§ **УСЛОВИЕ ЗАДАНИЯ**:
Продолжите текст о передаче патентов, начав сразу после его последнего предложения.

§ **ФРАГМЕНТ ДОКУМЕНТА**:

С переходом законов к облигаторной конструкции начинается и отпадение всех ограничений права передачи: если облигаторный принцип именно в том и заключается, что условия выдачи нивелируются и приводятся к единому типу, то очевидно, что индивидуально-личные соображения должны стушевываться. При наличности известных, объективированных условий патент выдается какому угодно просителю, следовательно раз выданный патент может перейти в чьи угодно руки.
_ 154. В настоящее время передача патентов регулируется в России ст. 22, п. 2 и ст. 25 Положения, гласящими:
"22. Получивший привилегию... может... 2) отчуждать самую привилегию на весь срок ее действия или на часть сего срока".
"25. В случае отчуждения привилегии (п. 2 ст. 22) о сем должно быть доведено до сведения департамента торговли и мануфактур, с представлением документов, удостоверяющих совершение передачи. Департамент делает публикацию о переходе прав на привилегию в указанных в ст. 7 ведомостях за счет заявителя".
При анализе института передачи патентов, устанавливаемого приведенными двумя статьями, главные сомнения возникают по следующим вопросам:
A. Каково гражданско-правовое значение "опубликования в Ведомостях"? (форма).
Б. Кто управомочен для совершения передачи? (субъект).
B. Что можно передавать? (объект).
Г. Каковы права и обязанности соответственно покупателя и продавца? (содержание).
_ 155. Статья 25 указывает лишь, что должен заявить продавец и что "делает" затем департамент. Со свойственной нашему Положению беспечностью оно проходит абсолютным молчанием: что же выйдет в смысле юридических последствий из того, что департамент "сделает за счет заявителя публикацию" в Правительственном Вестнике? *(1114)
А между тем эти последствия возможно мыслить не менее как в трех весьма несхожих формах.
1-я система. Опубликование может иметь характер простого извещения. О ненайденных преступниках делают три публикации, но совершение или несовершение этих публикаций не влечет решительно никаких юридических последствий. Мыслимо применить эту систему и к патентам: публикации в Ведомостях сообщают публике, что патент N 1701 продан мещанином Семеновым дворянину Иванову. Почтенная публика мотает себе извещение на ус и соответственно осторожничает, если бы мещанин Семенов собрался еще раз продавать тот же самый патент. Система эта, я повторяю, мыслима: лучшим доказательством может служить то обстоятельство, что один очень серьезный немецкий ученый проповедует ее по отношению к ст. 19 немецкого закона 1891г. *(1115)
По этой системе, следовательно, с одной стороны, взаимная действительность двух или нескольких сделок определялась бы их индивидуально-юридическим значением (действительна - не действительна сама по себе) и хронологическим порядком; а с другой стороны, департамент должен был бы игнорировать собственные публикации и обращаться - в случае надобности - как к держателю патента не к тому лицу, на которое указывает последняя по времени публикация, а к тому, которое, по иным дошедшим до департамента сведениям, являлось бы в данный момент действительно управомоченным лицом.
2-я система. Опубликование может производить конститутивное значение для третьих лиц: в этом случае юридическая ценность опубликования поднимается на одну ступень.

§ **ИСХОДНЫЕ МАТЕРИАЛЫ**:

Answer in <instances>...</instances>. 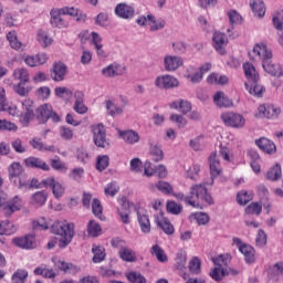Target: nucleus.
<instances>
[{"label":"nucleus","instance_id":"obj_1","mask_svg":"<svg viewBox=\"0 0 283 283\" xmlns=\"http://www.w3.org/2000/svg\"><path fill=\"white\" fill-rule=\"evenodd\" d=\"M174 196L177 200H184L186 205L195 209H202V207H207V205H213V198L207 190V186L202 184L192 185L188 196H185L182 192H177Z\"/></svg>","mask_w":283,"mask_h":283},{"label":"nucleus","instance_id":"obj_2","mask_svg":"<svg viewBox=\"0 0 283 283\" xmlns=\"http://www.w3.org/2000/svg\"><path fill=\"white\" fill-rule=\"evenodd\" d=\"M75 226L67 221H55L52 224V232L59 237L57 241H50L48 243L49 249H54V247H60V249H65L73 238H74Z\"/></svg>","mask_w":283,"mask_h":283},{"label":"nucleus","instance_id":"obj_3","mask_svg":"<svg viewBox=\"0 0 283 283\" xmlns=\"http://www.w3.org/2000/svg\"><path fill=\"white\" fill-rule=\"evenodd\" d=\"M19 120L22 127H28L32 120H34V112H36V106H34V101L31 98H24L21 102Z\"/></svg>","mask_w":283,"mask_h":283},{"label":"nucleus","instance_id":"obj_4","mask_svg":"<svg viewBox=\"0 0 283 283\" xmlns=\"http://www.w3.org/2000/svg\"><path fill=\"white\" fill-rule=\"evenodd\" d=\"M220 118L227 127H233L234 129H242L247 125V119L240 113L224 112Z\"/></svg>","mask_w":283,"mask_h":283},{"label":"nucleus","instance_id":"obj_5","mask_svg":"<svg viewBox=\"0 0 283 283\" xmlns=\"http://www.w3.org/2000/svg\"><path fill=\"white\" fill-rule=\"evenodd\" d=\"M232 242L244 256L247 264H253V262H255V249H253V247L243 243L240 238H233Z\"/></svg>","mask_w":283,"mask_h":283},{"label":"nucleus","instance_id":"obj_6","mask_svg":"<svg viewBox=\"0 0 283 283\" xmlns=\"http://www.w3.org/2000/svg\"><path fill=\"white\" fill-rule=\"evenodd\" d=\"M179 85L180 81L174 75L164 74L155 78V86L158 90H174V87H178Z\"/></svg>","mask_w":283,"mask_h":283},{"label":"nucleus","instance_id":"obj_7","mask_svg":"<svg viewBox=\"0 0 283 283\" xmlns=\"http://www.w3.org/2000/svg\"><path fill=\"white\" fill-rule=\"evenodd\" d=\"M93 136L96 147L107 149L109 147V140H107V134L103 124L93 126Z\"/></svg>","mask_w":283,"mask_h":283},{"label":"nucleus","instance_id":"obj_8","mask_svg":"<svg viewBox=\"0 0 283 283\" xmlns=\"http://www.w3.org/2000/svg\"><path fill=\"white\" fill-rule=\"evenodd\" d=\"M21 209H23V200L19 196H15L1 205L2 213L7 218H10V216L17 213V211H21Z\"/></svg>","mask_w":283,"mask_h":283},{"label":"nucleus","instance_id":"obj_9","mask_svg":"<svg viewBox=\"0 0 283 283\" xmlns=\"http://www.w3.org/2000/svg\"><path fill=\"white\" fill-rule=\"evenodd\" d=\"M227 45H229V38L223 32L217 31L212 35V46L218 54H227Z\"/></svg>","mask_w":283,"mask_h":283},{"label":"nucleus","instance_id":"obj_10","mask_svg":"<svg viewBox=\"0 0 283 283\" xmlns=\"http://www.w3.org/2000/svg\"><path fill=\"white\" fill-rule=\"evenodd\" d=\"M182 65H185V61L178 55L167 54L164 57L165 72H177Z\"/></svg>","mask_w":283,"mask_h":283},{"label":"nucleus","instance_id":"obj_11","mask_svg":"<svg viewBox=\"0 0 283 283\" xmlns=\"http://www.w3.org/2000/svg\"><path fill=\"white\" fill-rule=\"evenodd\" d=\"M258 116L260 118H272L275 119L280 114H282V109L275 105L272 104H262L258 108Z\"/></svg>","mask_w":283,"mask_h":283},{"label":"nucleus","instance_id":"obj_12","mask_svg":"<svg viewBox=\"0 0 283 283\" xmlns=\"http://www.w3.org/2000/svg\"><path fill=\"white\" fill-rule=\"evenodd\" d=\"M42 185L52 190L54 198H62L63 193H65V188L54 177L43 179Z\"/></svg>","mask_w":283,"mask_h":283},{"label":"nucleus","instance_id":"obj_13","mask_svg":"<svg viewBox=\"0 0 283 283\" xmlns=\"http://www.w3.org/2000/svg\"><path fill=\"white\" fill-rule=\"evenodd\" d=\"M115 14L119 19L129 20L134 19L136 14V8L134 6L122 2L115 7Z\"/></svg>","mask_w":283,"mask_h":283},{"label":"nucleus","instance_id":"obj_14","mask_svg":"<svg viewBox=\"0 0 283 283\" xmlns=\"http://www.w3.org/2000/svg\"><path fill=\"white\" fill-rule=\"evenodd\" d=\"M123 74H125V66L116 62L102 69V76L104 78H116V76H123Z\"/></svg>","mask_w":283,"mask_h":283},{"label":"nucleus","instance_id":"obj_15","mask_svg":"<svg viewBox=\"0 0 283 283\" xmlns=\"http://www.w3.org/2000/svg\"><path fill=\"white\" fill-rule=\"evenodd\" d=\"M50 15H51V25H53V28H69L70 27V21H67V19H65L63 17V13L60 11V9H52L50 11Z\"/></svg>","mask_w":283,"mask_h":283},{"label":"nucleus","instance_id":"obj_16","mask_svg":"<svg viewBox=\"0 0 283 283\" xmlns=\"http://www.w3.org/2000/svg\"><path fill=\"white\" fill-rule=\"evenodd\" d=\"M211 70V63L207 62L203 65H201L195 73H188L187 78L192 83L193 85L200 83L202 78H205V74Z\"/></svg>","mask_w":283,"mask_h":283},{"label":"nucleus","instance_id":"obj_17","mask_svg":"<svg viewBox=\"0 0 283 283\" xmlns=\"http://www.w3.org/2000/svg\"><path fill=\"white\" fill-rule=\"evenodd\" d=\"M256 147L261 149V151H264V154H269V156H273L275 151H277V147L275 146V143L273 140L266 138V137H261L255 140Z\"/></svg>","mask_w":283,"mask_h":283},{"label":"nucleus","instance_id":"obj_18","mask_svg":"<svg viewBox=\"0 0 283 283\" xmlns=\"http://www.w3.org/2000/svg\"><path fill=\"white\" fill-rule=\"evenodd\" d=\"M253 54L259 56L260 61H262V65L273 59V52L262 43L254 45Z\"/></svg>","mask_w":283,"mask_h":283},{"label":"nucleus","instance_id":"obj_19","mask_svg":"<svg viewBox=\"0 0 283 283\" xmlns=\"http://www.w3.org/2000/svg\"><path fill=\"white\" fill-rule=\"evenodd\" d=\"M118 134L119 138H122L126 145H136L137 143H140V135L136 130H118Z\"/></svg>","mask_w":283,"mask_h":283},{"label":"nucleus","instance_id":"obj_20","mask_svg":"<svg viewBox=\"0 0 283 283\" xmlns=\"http://www.w3.org/2000/svg\"><path fill=\"white\" fill-rule=\"evenodd\" d=\"M65 74H67V66L63 62H56L53 64L51 76L53 81L61 82L65 81Z\"/></svg>","mask_w":283,"mask_h":283},{"label":"nucleus","instance_id":"obj_21","mask_svg":"<svg viewBox=\"0 0 283 283\" xmlns=\"http://www.w3.org/2000/svg\"><path fill=\"white\" fill-rule=\"evenodd\" d=\"M29 202L32 207H35V209H40V207H44L45 202H48V191L45 190L35 191L33 195H31Z\"/></svg>","mask_w":283,"mask_h":283},{"label":"nucleus","instance_id":"obj_22","mask_svg":"<svg viewBox=\"0 0 283 283\" xmlns=\"http://www.w3.org/2000/svg\"><path fill=\"white\" fill-rule=\"evenodd\" d=\"M137 222L140 227L142 233L151 232V221H149V216L146 211L137 210Z\"/></svg>","mask_w":283,"mask_h":283},{"label":"nucleus","instance_id":"obj_23","mask_svg":"<svg viewBox=\"0 0 283 283\" xmlns=\"http://www.w3.org/2000/svg\"><path fill=\"white\" fill-rule=\"evenodd\" d=\"M262 67H263L264 72H266L271 76H277V77L283 76V65L282 64L273 63V61L268 60V62H264L262 64Z\"/></svg>","mask_w":283,"mask_h":283},{"label":"nucleus","instance_id":"obj_24","mask_svg":"<svg viewBox=\"0 0 283 283\" xmlns=\"http://www.w3.org/2000/svg\"><path fill=\"white\" fill-rule=\"evenodd\" d=\"M13 244L20 249H34L36 247V240L34 235H25L13 239Z\"/></svg>","mask_w":283,"mask_h":283},{"label":"nucleus","instance_id":"obj_25","mask_svg":"<svg viewBox=\"0 0 283 283\" xmlns=\"http://www.w3.org/2000/svg\"><path fill=\"white\" fill-rule=\"evenodd\" d=\"M24 165L31 169H41L42 171H50V165L39 157H29L24 160Z\"/></svg>","mask_w":283,"mask_h":283},{"label":"nucleus","instance_id":"obj_26","mask_svg":"<svg viewBox=\"0 0 283 283\" xmlns=\"http://www.w3.org/2000/svg\"><path fill=\"white\" fill-rule=\"evenodd\" d=\"M209 167H210V175L212 178H218L222 171V166L220 165V158H218V153H212L209 156Z\"/></svg>","mask_w":283,"mask_h":283},{"label":"nucleus","instance_id":"obj_27","mask_svg":"<svg viewBox=\"0 0 283 283\" xmlns=\"http://www.w3.org/2000/svg\"><path fill=\"white\" fill-rule=\"evenodd\" d=\"M256 82H245V88L249 94L252 96H256L258 98H262L263 94L266 92V88Z\"/></svg>","mask_w":283,"mask_h":283},{"label":"nucleus","instance_id":"obj_28","mask_svg":"<svg viewBox=\"0 0 283 283\" xmlns=\"http://www.w3.org/2000/svg\"><path fill=\"white\" fill-rule=\"evenodd\" d=\"M243 72L245 74V78H248V83H255L256 81H260V74L253 64L245 62L243 64Z\"/></svg>","mask_w":283,"mask_h":283},{"label":"nucleus","instance_id":"obj_29","mask_svg":"<svg viewBox=\"0 0 283 283\" xmlns=\"http://www.w3.org/2000/svg\"><path fill=\"white\" fill-rule=\"evenodd\" d=\"M132 207V202L129 200L124 199L122 201V208L117 209V213L123 222V224H129V209Z\"/></svg>","mask_w":283,"mask_h":283},{"label":"nucleus","instance_id":"obj_30","mask_svg":"<svg viewBox=\"0 0 283 283\" xmlns=\"http://www.w3.org/2000/svg\"><path fill=\"white\" fill-rule=\"evenodd\" d=\"M84 96L85 95L81 91H76L74 93L75 104L73 106V109L77 114H87V106H85V104H83Z\"/></svg>","mask_w":283,"mask_h":283},{"label":"nucleus","instance_id":"obj_31","mask_svg":"<svg viewBox=\"0 0 283 283\" xmlns=\"http://www.w3.org/2000/svg\"><path fill=\"white\" fill-rule=\"evenodd\" d=\"M52 114V105L43 104L36 108V116L41 123H46Z\"/></svg>","mask_w":283,"mask_h":283},{"label":"nucleus","instance_id":"obj_32","mask_svg":"<svg viewBox=\"0 0 283 283\" xmlns=\"http://www.w3.org/2000/svg\"><path fill=\"white\" fill-rule=\"evenodd\" d=\"M254 196L255 193L253 192V190H241L237 195V202L238 205L244 207V205H249V202L253 200Z\"/></svg>","mask_w":283,"mask_h":283},{"label":"nucleus","instance_id":"obj_33","mask_svg":"<svg viewBox=\"0 0 283 283\" xmlns=\"http://www.w3.org/2000/svg\"><path fill=\"white\" fill-rule=\"evenodd\" d=\"M156 222H157V227H160L166 233V235H174V232L176 231V229H174V224H171V222H169L167 218L161 216L160 218L156 219Z\"/></svg>","mask_w":283,"mask_h":283},{"label":"nucleus","instance_id":"obj_34","mask_svg":"<svg viewBox=\"0 0 283 283\" xmlns=\"http://www.w3.org/2000/svg\"><path fill=\"white\" fill-rule=\"evenodd\" d=\"M9 176L13 182H17V179L23 176V166H21L19 163H12L9 167Z\"/></svg>","mask_w":283,"mask_h":283},{"label":"nucleus","instance_id":"obj_35","mask_svg":"<svg viewBox=\"0 0 283 283\" xmlns=\"http://www.w3.org/2000/svg\"><path fill=\"white\" fill-rule=\"evenodd\" d=\"M250 7L254 14H258V17L262 18L264 14H266V7L264 6V1L262 0H251Z\"/></svg>","mask_w":283,"mask_h":283},{"label":"nucleus","instance_id":"obj_36","mask_svg":"<svg viewBox=\"0 0 283 283\" xmlns=\"http://www.w3.org/2000/svg\"><path fill=\"white\" fill-rule=\"evenodd\" d=\"M7 41L9 42L10 48H12V50H15L17 52H19V50H21V46L23 45L21 41H19L17 31H9L7 33Z\"/></svg>","mask_w":283,"mask_h":283},{"label":"nucleus","instance_id":"obj_37","mask_svg":"<svg viewBox=\"0 0 283 283\" xmlns=\"http://www.w3.org/2000/svg\"><path fill=\"white\" fill-rule=\"evenodd\" d=\"M214 105L218 107H231L232 103L229 97L224 95L222 92H217L213 96Z\"/></svg>","mask_w":283,"mask_h":283},{"label":"nucleus","instance_id":"obj_38","mask_svg":"<svg viewBox=\"0 0 283 283\" xmlns=\"http://www.w3.org/2000/svg\"><path fill=\"white\" fill-rule=\"evenodd\" d=\"M94 264H101L105 260V248L94 244L92 248Z\"/></svg>","mask_w":283,"mask_h":283},{"label":"nucleus","instance_id":"obj_39","mask_svg":"<svg viewBox=\"0 0 283 283\" xmlns=\"http://www.w3.org/2000/svg\"><path fill=\"white\" fill-rule=\"evenodd\" d=\"M118 255L124 262H136L137 260L136 252L129 248H124L123 250H119Z\"/></svg>","mask_w":283,"mask_h":283},{"label":"nucleus","instance_id":"obj_40","mask_svg":"<svg viewBox=\"0 0 283 283\" xmlns=\"http://www.w3.org/2000/svg\"><path fill=\"white\" fill-rule=\"evenodd\" d=\"M54 94L55 96H57V98H63L64 101H70V98L74 96V93L72 92V90L65 86L55 87Z\"/></svg>","mask_w":283,"mask_h":283},{"label":"nucleus","instance_id":"obj_41","mask_svg":"<svg viewBox=\"0 0 283 283\" xmlns=\"http://www.w3.org/2000/svg\"><path fill=\"white\" fill-rule=\"evenodd\" d=\"M105 105H106L107 114L109 116L115 117V116H120L123 114V107L114 104V102L108 99L105 102Z\"/></svg>","mask_w":283,"mask_h":283},{"label":"nucleus","instance_id":"obj_42","mask_svg":"<svg viewBox=\"0 0 283 283\" xmlns=\"http://www.w3.org/2000/svg\"><path fill=\"white\" fill-rule=\"evenodd\" d=\"M87 233L91 238H98L103 233V229H101V224L96 223V221L91 220L87 224Z\"/></svg>","mask_w":283,"mask_h":283},{"label":"nucleus","instance_id":"obj_43","mask_svg":"<svg viewBox=\"0 0 283 283\" xmlns=\"http://www.w3.org/2000/svg\"><path fill=\"white\" fill-rule=\"evenodd\" d=\"M150 253L157 258L158 262L165 263L169 260L165 253V250H163V248H160L158 244L151 247Z\"/></svg>","mask_w":283,"mask_h":283},{"label":"nucleus","instance_id":"obj_44","mask_svg":"<svg viewBox=\"0 0 283 283\" xmlns=\"http://www.w3.org/2000/svg\"><path fill=\"white\" fill-rule=\"evenodd\" d=\"M212 261L219 269H224V266H229V263L231 262V254H220L217 258H213Z\"/></svg>","mask_w":283,"mask_h":283},{"label":"nucleus","instance_id":"obj_45","mask_svg":"<svg viewBox=\"0 0 283 283\" xmlns=\"http://www.w3.org/2000/svg\"><path fill=\"white\" fill-rule=\"evenodd\" d=\"M13 78L20 83H28L30 81V73L25 69H15L13 71Z\"/></svg>","mask_w":283,"mask_h":283},{"label":"nucleus","instance_id":"obj_46","mask_svg":"<svg viewBox=\"0 0 283 283\" xmlns=\"http://www.w3.org/2000/svg\"><path fill=\"white\" fill-rule=\"evenodd\" d=\"M268 180H280L282 178V167L280 165H274L266 172Z\"/></svg>","mask_w":283,"mask_h":283},{"label":"nucleus","instance_id":"obj_47","mask_svg":"<svg viewBox=\"0 0 283 283\" xmlns=\"http://www.w3.org/2000/svg\"><path fill=\"white\" fill-rule=\"evenodd\" d=\"M30 145L33 149H38L39 151H54V146H45L43 142L36 137L30 140Z\"/></svg>","mask_w":283,"mask_h":283},{"label":"nucleus","instance_id":"obj_48","mask_svg":"<svg viewBox=\"0 0 283 283\" xmlns=\"http://www.w3.org/2000/svg\"><path fill=\"white\" fill-rule=\"evenodd\" d=\"M56 266L60 269V271H64V273H76V271H78L76 265L65 261H57Z\"/></svg>","mask_w":283,"mask_h":283},{"label":"nucleus","instance_id":"obj_49","mask_svg":"<svg viewBox=\"0 0 283 283\" xmlns=\"http://www.w3.org/2000/svg\"><path fill=\"white\" fill-rule=\"evenodd\" d=\"M109 167V156L99 155L96 159V169L97 171H105V169Z\"/></svg>","mask_w":283,"mask_h":283},{"label":"nucleus","instance_id":"obj_50","mask_svg":"<svg viewBox=\"0 0 283 283\" xmlns=\"http://www.w3.org/2000/svg\"><path fill=\"white\" fill-rule=\"evenodd\" d=\"M25 280H28V272L22 269L17 270L11 276L13 283H25Z\"/></svg>","mask_w":283,"mask_h":283},{"label":"nucleus","instance_id":"obj_51","mask_svg":"<svg viewBox=\"0 0 283 283\" xmlns=\"http://www.w3.org/2000/svg\"><path fill=\"white\" fill-rule=\"evenodd\" d=\"M34 275H42V277L52 279V277H56V272L45 266H39L34 270Z\"/></svg>","mask_w":283,"mask_h":283},{"label":"nucleus","instance_id":"obj_52","mask_svg":"<svg viewBox=\"0 0 283 283\" xmlns=\"http://www.w3.org/2000/svg\"><path fill=\"white\" fill-rule=\"evenodd\" d=\"M166 209L172 216H179L182 212V206L176 201H167Z\"/></svg>","mask_w":283,"mask_h":283},{"label":"nucleus","instance_id":"obj_53","mask_svg":"<svg viewBox=\"0 0 283 283\" xmlns=\"http://www.w3.org/2000/svg\"><path fill=\"white\" fill-rule=\"evenodd\" d=\"M38 42L42 48H48V45H52V38L48 35V32L40 30L38 32Z\"/></svg>","mask_w":283,"mask_h":283},{"label":"nucleus","instance_id":"obj_54","mask_svg":"<svg viewBox=\"0 0 283 283\" xmlns=\"http://www.w3.org/2000/svg\"><path fill=\"white\" fill-rule=\"evenodd\" d=\"M148 25L151 32H156L157 30H163V28H165V22L156 21V18L151 14H148Z\"/></svg>","mask_w":283,"mask_h":283},{"label":"nucleus","instance_id":"obj_55","mask_svg":"<svg viewBox=\"0 0 283 283\" xmlns=\"http://www.w3.org/2000/svg\"><path fill=\"white\" fill-rule=\"evenodd\" d=\"M126 277L130 283H147V279H145L139 272H129L126 274Z\"/></svg>","mask_w":283,"mask_h":283},{"label":"nucleus","instance_id":"obj_56","mask_svg":"<svg viewBox=\"0 0 283 283\" xmlns=\"http://www.w3.org/2000/svg\"><path fill=\"white\" fill-rule=\"evenodd\" d=\"M19 126L7 119H0V132H17Z\"/></svg>","mask_w":283,"mask_h":283},{"label":"nucleus","instance_id":"obj_57","mask_svg":"<svg viewBox=\"0 0 283 283\" xmlns=\"http://www.w3.org/2000/svg\"><path fill=\"white\" fill-rule=\"evenodd\" d=\"M187 178H190V180H198V176L200 174V165L192 164L189 169L186 170Z\"/></svg>","mask_w":283,"mask_h":283},{"label":"nucleus","instance_id":"obj_58","mask_svg":"<svg viewBox=\"0 0 283 283\" xmlns=\"http://www.w3.org/2000/svg\"><path fill=\"white\" fill-rule=\"evenodd\" d=\"M170 120H171V123H175L177 125V127H179L180 129L187 127V118H185V116H182V115L171 114Z\"/></svg>","mask_w":283,"mask_h":283},{"label":"nucleus","instance_id":"obj_59","mask_svg":"<svg viewBox=\"0 0 283 283\" xmlns=\"http://www.w3.org/2000/svg\"><path fill=\"white\" fill-rule=\"evenodd\" d=\"M150 156L153 157V160L155 163H160V160H163V158H165L163 149L158 146H151Z\"/></svg>","mask_w":283,"mask_h":283},{"label":"nucleus","instance_id":"obj_60","mask_svg":"<svg viewBox=\"0 0 283 283\" xmlns=\"http://www.w3.org/2000/svg\"><path fill=\"white\" fill-rule=\"evenodd\" d=\"M120 188L118 187V184L116 182H111L108 184L105 189H104V193L105 196H111V198H114V196H116L118 193V190Z\"/></svg>","mask_w":283,"mask_h":283},{"label":"nucleus","instance_id":"obj_61","mask_svg":"<svg viewBox=\"0 0 283 283\" xmlns=\"http://www.w3.org/2000/svg\"><path fill=\"white\" fill-rule=\"evenodd\" d=\"M189 271L193 275H199V273H200V259H198V256L192 258V260L189 262Z\"/></svg>","mask_w":283,"mask_h":283},{"label":"nucleus","instance_id":"obj_62","mask_svg":"<svg viewBox=\"0 0 283 283\" xmlns=\"http://www.w3.org/2000/svg\"><path fill=\"white\" fill-rule=\"evenodd\" d=\"M24 82H19L18 84H15L13 86V91L15 92V94H18L19 96H28V94H30V91L32 88L30 87H25L23 86Z\"/></svg>","mask_w":283,"mask_h":283},{"label":"nucleus","instance_id":"obj_63","mask_svg":"<svg viewBox=\"0 0 283 283\" xmlns=\"http://www.w3.org/2000/svg\"><path fill=\"white\" fill-rule=\"evenodd\" d=\"M224 276V268H218V265L210 272V277L216 282H220Z\"/></svg>","mask_w":283,"mask_h":283},{"label":"nucleus","instance_id":"obj_64","mask_svg":"<svg viewBox=\"0 0 283 283\" xmlns=\"http://www.w3.org/2000/svg\"><path fill=\"white\" fill-rule=\"evenodd\" d=\"M273 25L276 30H283V11L273 17Z\"/></svg>","mask_w":283,"mask_h":283}]
</instances>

§ **ВЕРНЫЙ ОТВЕТ**:
По такой системе договор передачи обсуждался бы по отношению к участвовавшим в заключении его сторонам - "сам из себя", а по отношению к третьим лицам он становился бы совершенным (perfect'ным) только с момента происхождения второго элемента - опубликования. По этой системе, значит, из двух разновременных договоров действительным считался бы тот, который был раньше опубликован; второй же давал бы лишь право требовать возмещения убытков.
Наконец, мыслима еще 3-я система, по которой передача становилась бы совершенной и для сторон, и для третьих лиц лишь с момента внесения в реестр и опубликования: на этой еще более возвышенной ступени патентное право следовало бы принципам ипотечных кни г.
Из положительных законодательств третьей системы придерживается только австрийский Закон 1897 г., ст. 18 и 23. Большинство остальных стоит на точке зрения второй системы, так: Норвегия *(1116), Португалия *(1117), Швейцария *(1118), Франция *(1119), Испания *(1120), С. Штаты *(1121), Англия *(1122), Турция *(1123) и т.д.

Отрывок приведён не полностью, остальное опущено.